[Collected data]
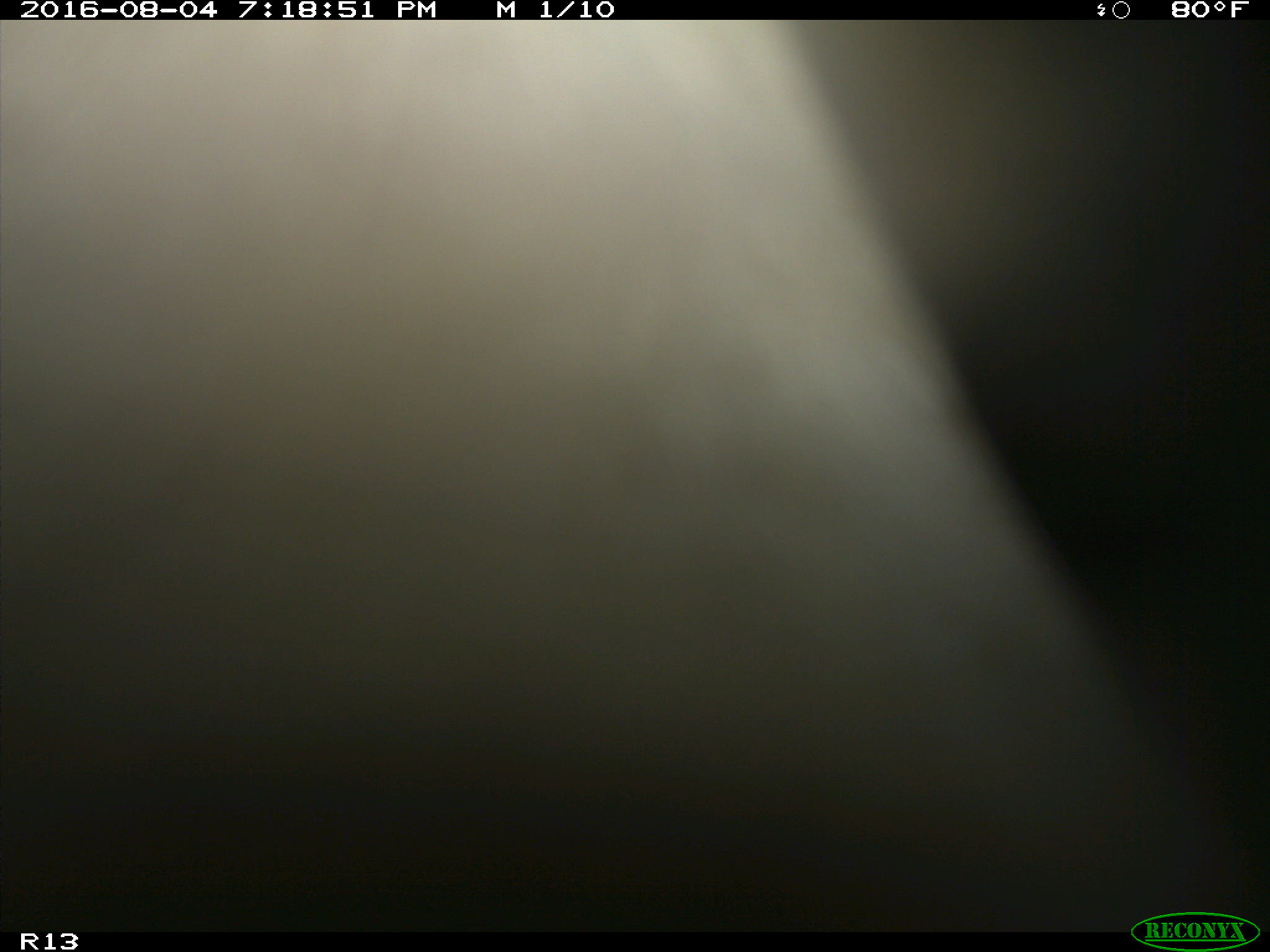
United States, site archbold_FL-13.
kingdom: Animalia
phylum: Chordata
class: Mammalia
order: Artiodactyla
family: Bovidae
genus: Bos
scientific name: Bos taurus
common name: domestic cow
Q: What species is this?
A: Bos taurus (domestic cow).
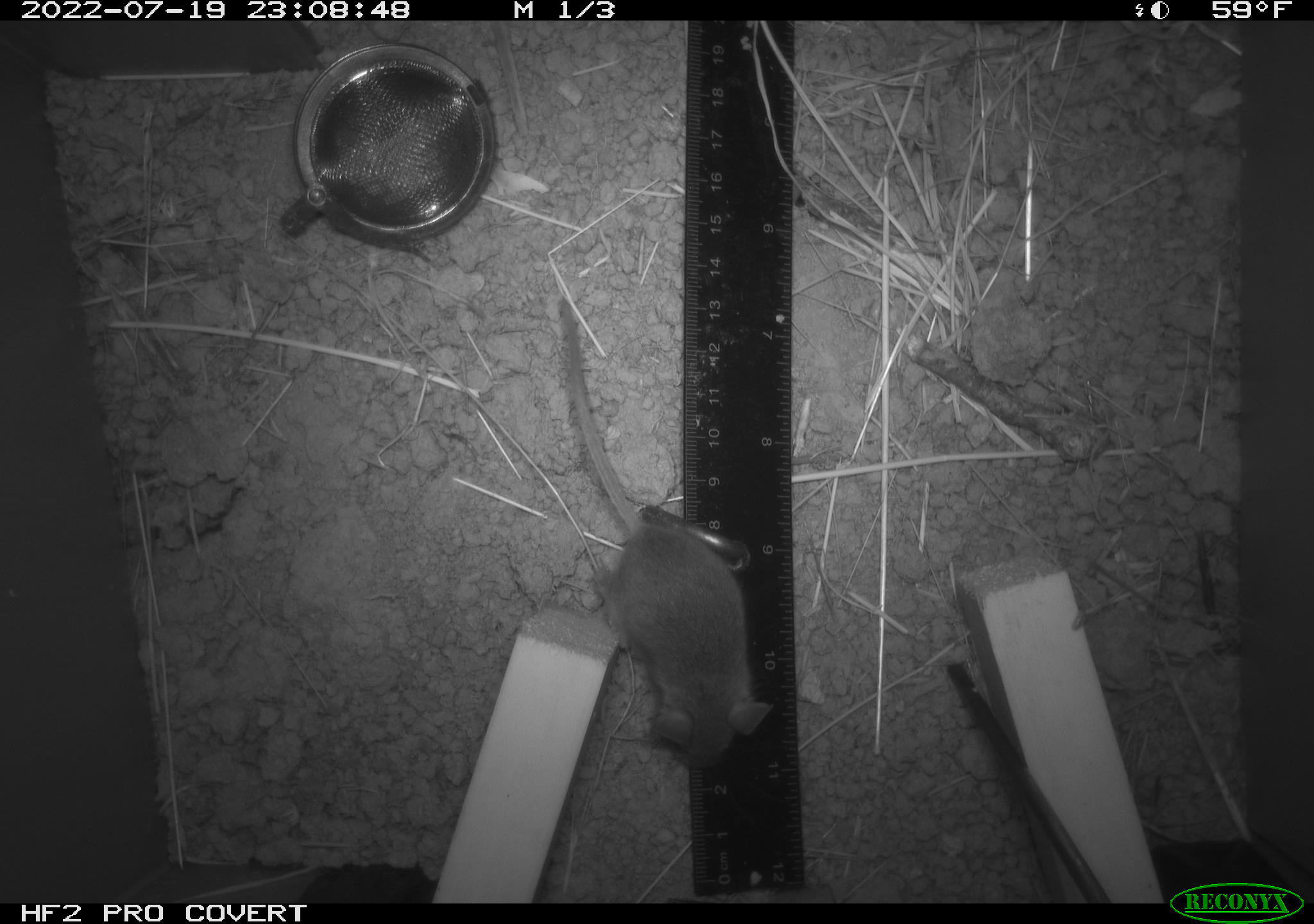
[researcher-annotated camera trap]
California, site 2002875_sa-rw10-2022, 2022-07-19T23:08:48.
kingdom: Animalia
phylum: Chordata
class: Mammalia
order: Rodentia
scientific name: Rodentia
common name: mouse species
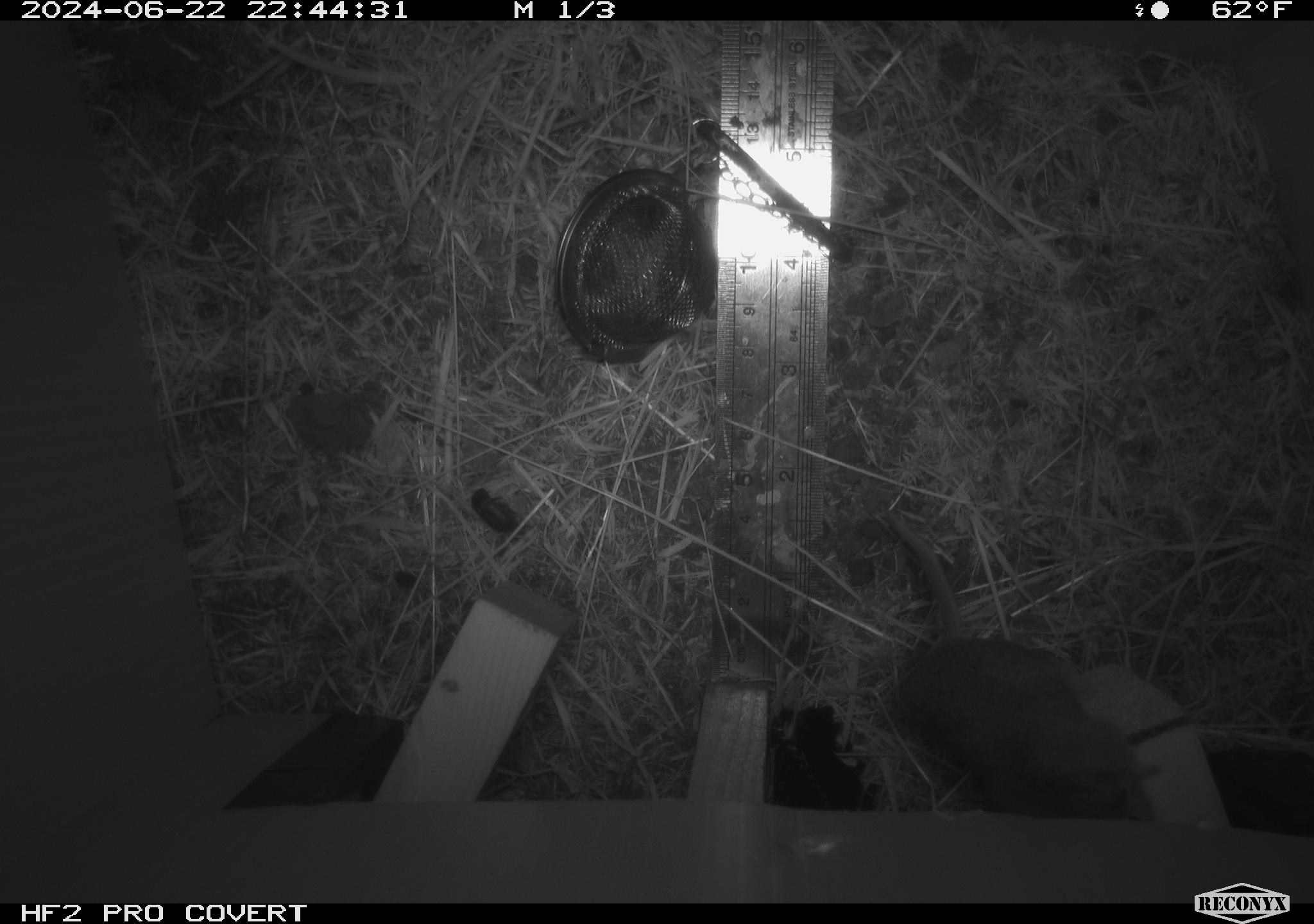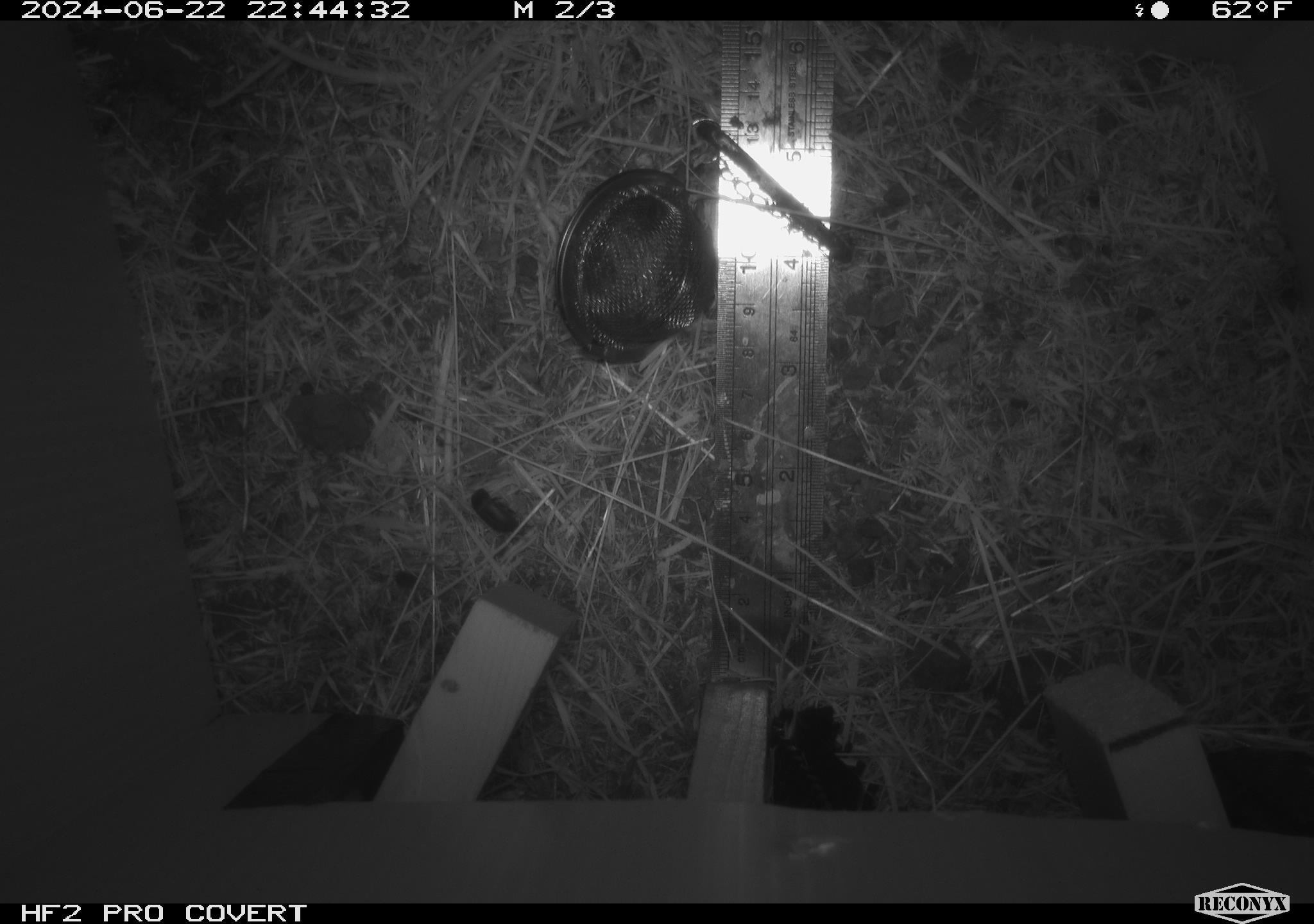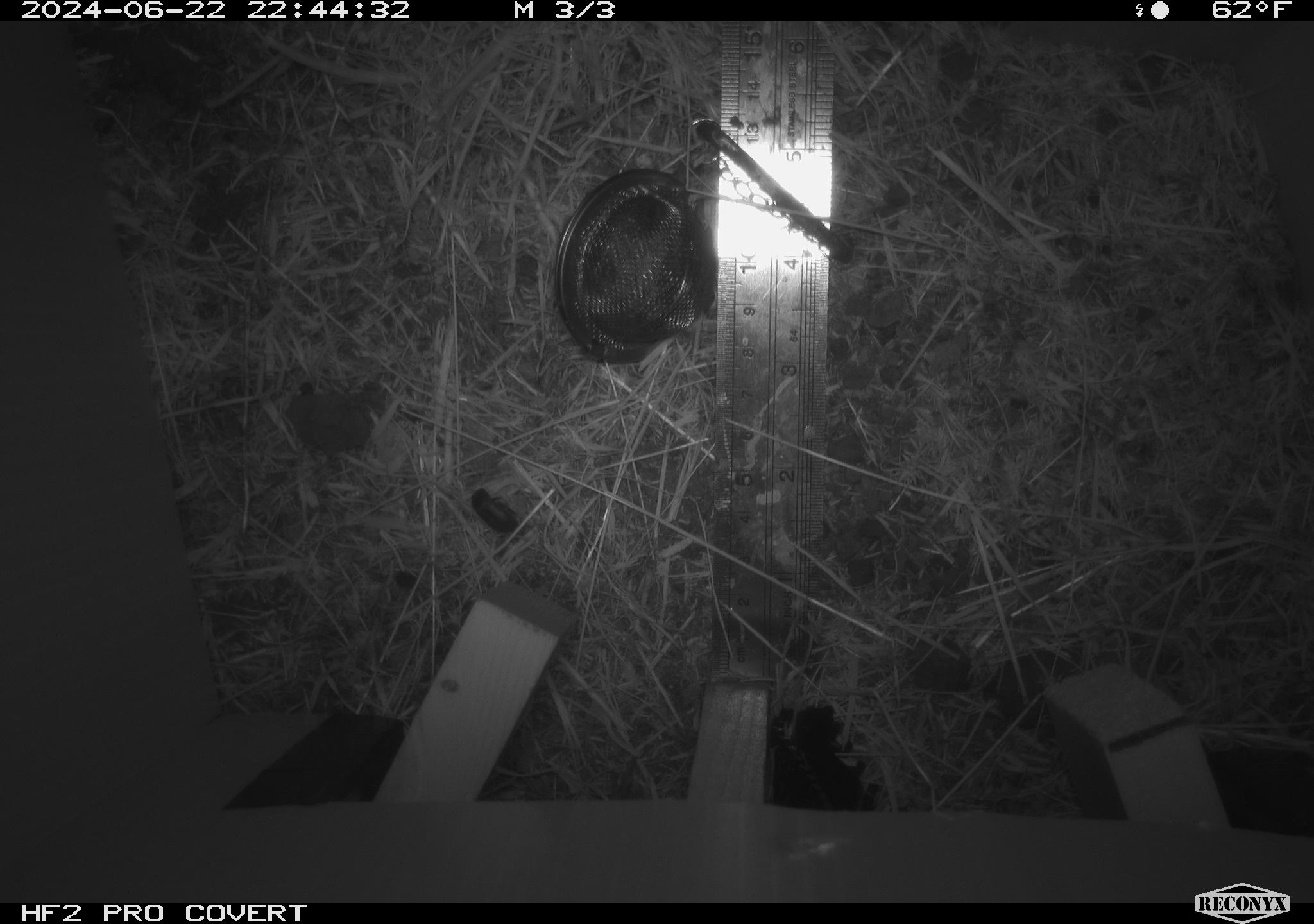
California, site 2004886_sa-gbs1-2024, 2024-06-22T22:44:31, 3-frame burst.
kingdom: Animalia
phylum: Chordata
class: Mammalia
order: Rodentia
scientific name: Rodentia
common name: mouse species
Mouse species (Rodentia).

--

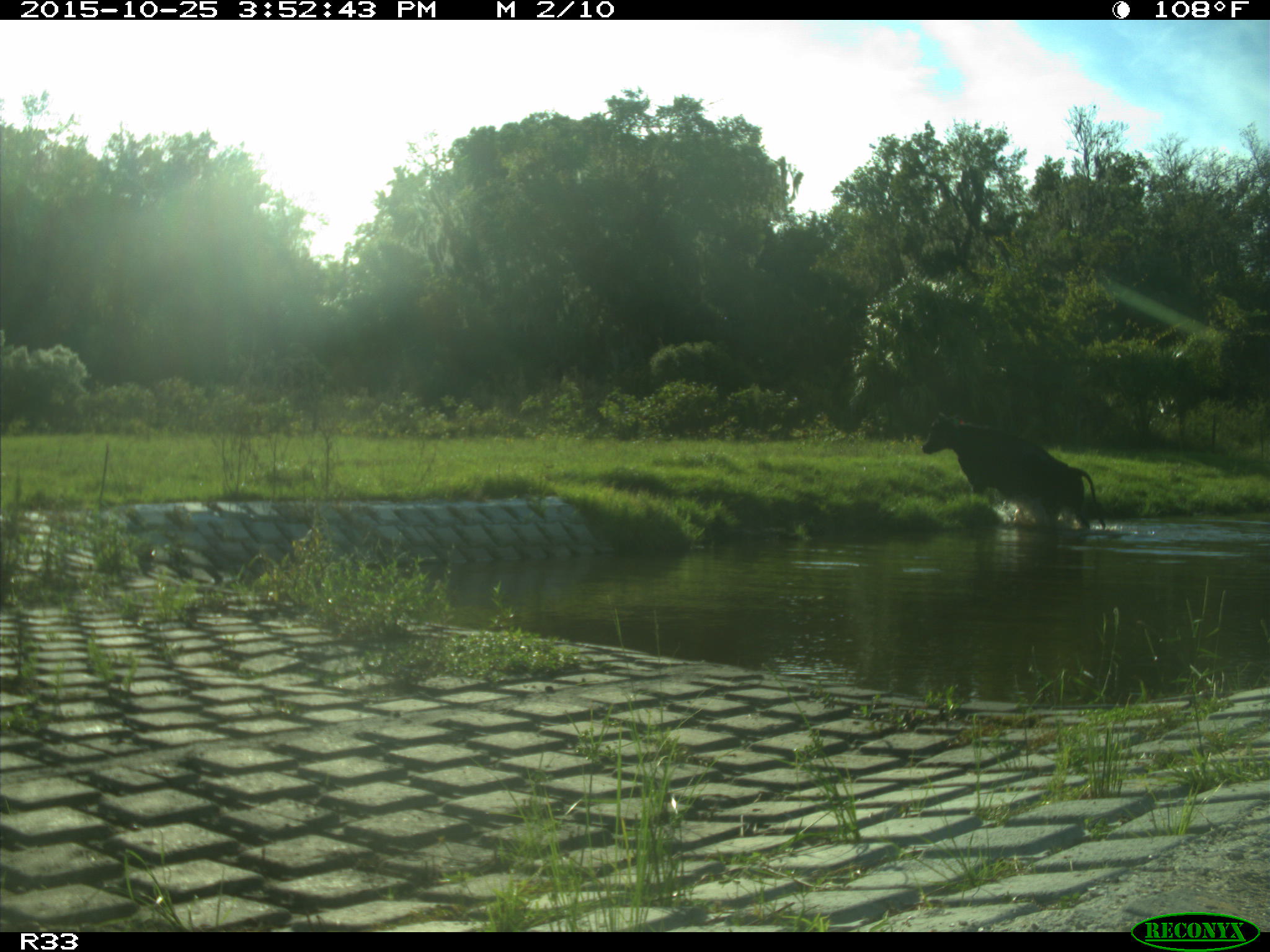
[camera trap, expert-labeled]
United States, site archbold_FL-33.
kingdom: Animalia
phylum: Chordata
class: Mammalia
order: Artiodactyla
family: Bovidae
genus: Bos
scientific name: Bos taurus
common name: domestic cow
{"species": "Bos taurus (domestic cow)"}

==

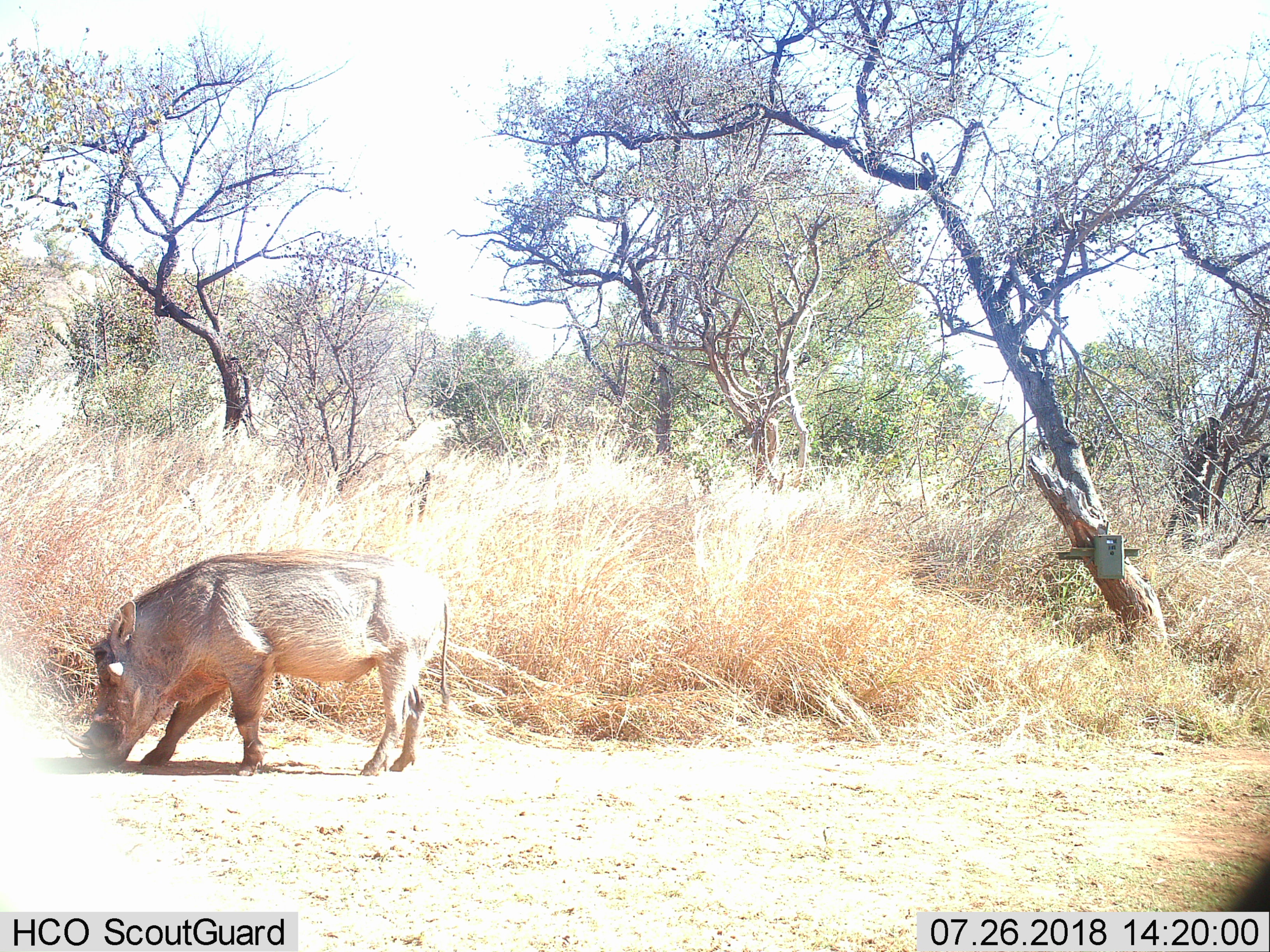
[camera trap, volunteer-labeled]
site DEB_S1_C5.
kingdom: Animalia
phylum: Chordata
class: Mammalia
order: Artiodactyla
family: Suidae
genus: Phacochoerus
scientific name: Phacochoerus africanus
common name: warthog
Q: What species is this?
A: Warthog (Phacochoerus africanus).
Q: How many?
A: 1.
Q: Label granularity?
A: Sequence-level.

* _Exercise aim_
Which lines in the records above contain the string "taurus"? Copy each one.

* _Solution for this task_
scientific name: Bos taurus
A: Bos taurus (domestic cow).
scientific name: Bos taurus
{"species": "Bos taurus (domestic cow)"}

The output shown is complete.